Ivan Vella, Rio Tinto managing director for port, rail and core services in iron ore, said: “The safe first delivery of iron ore by an autonomous train is a key milestone for AutoHaul.
“This programme symbolises both the pioneering spirit and innovative talents of many people across Rio Tinto and shows our absolute commitment to improving safety and productivity, as well as enabling greater flexibility across our operations.”
Locomotives carrying AutoHaul software are fitted with on-board cameras allowing them to be monitored remotely.
Reports are automatically generated from onboard driver modules that relay the locomotives’ exact position, speed and direction of travel to a central control centre.
The system uses a solution from Ansaldo STS, which is based on ATO over ETCS Level 2 (GoA4).
All level-crossings on the network have been upgraded and fitted with CCTV cameras. Rio Tinto said it is working with its train drivers during this transition period to prepare them for “new ways of working”.
Ansaldo STS president for freight Michele Fracchiolla described the milestone as a “major turning point for heavy freight rail operators globally”.
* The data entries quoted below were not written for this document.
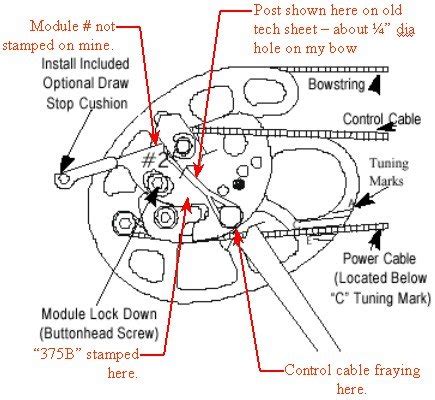 Module # not stamped on mine.

Post shown here on old tech sheet – about ¼" dia hole on my bow

Install Included Optional Draw Stop Cushion

Bowstring

Control Cable

#2

Tuning Marks

A

C

E

Power Cable (Located Below "C" Tuning Mark)

Module Lock Down (Buttonhead Screw)

"375B" stamped here.

Control cable fraying here.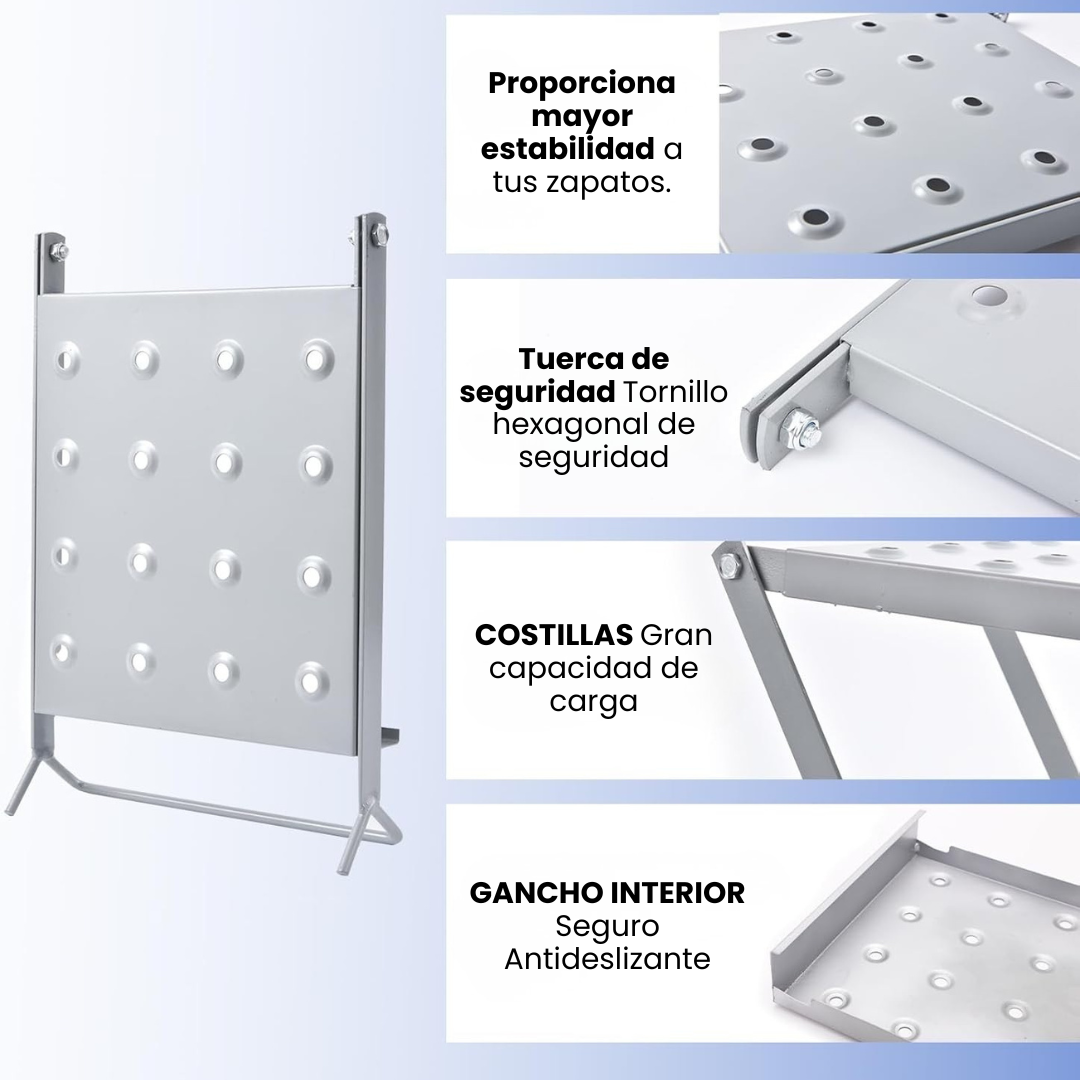 Proporciona mayor estabilidad a tus zapatos.

Tuerca de seguridad Tornillo hexagonal de seguridad

COSTILLAS Gran capacidad de carga

GANCHO INTERIOR Seguro Antideslizante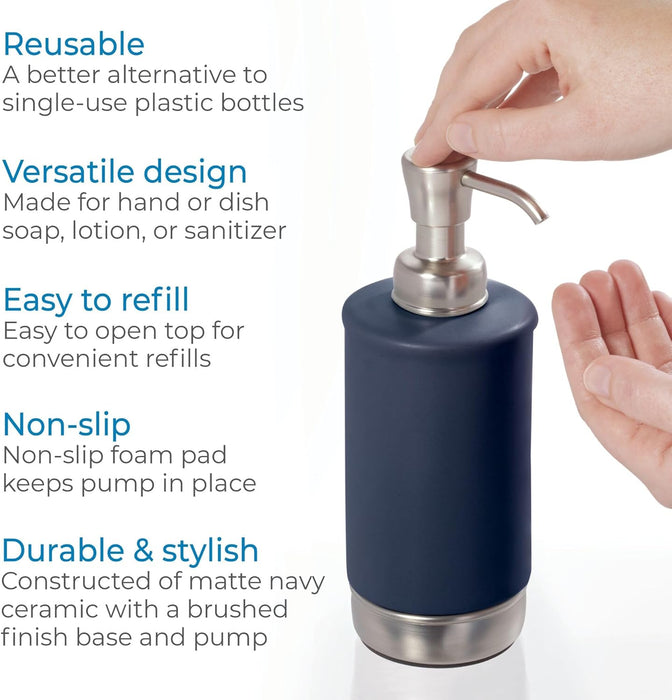 Reusable
A better alternative to single-use plastic bottles

Versatile design
Made for hand or dish soap, lotion, or sanitizer

Easy to refill
Easy to open top for convenient refills

Non-slip
Non-slip foam pad keeps pump in place

Durable & stylish
Constructed of matte navy ceramic with a brushed finish base and pump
He added: “One only need to refer to the degree of change that the introduction of driverless metro has had on mass transit operations in the passenger sector to gain insight into the potential impact that autonomous freight rail management solutions may have in the heavy freight and resources sector.”
In total, Rio Tinto operates around 200 locomotives on more than 1,700km of track in Pilbara, transporting ore from 16 mines to four port terminals.
The average return distance of these trains is around 800km with the average journey cycle – including loading and dumping – taking around 40 hours, according to Rio Tinto.
The latest milestone follows regulatory approval for the system back in May.
Rio Tinto estimates that the system will be completed by the end of 2018, unlocking “significant safety and productivity gains”.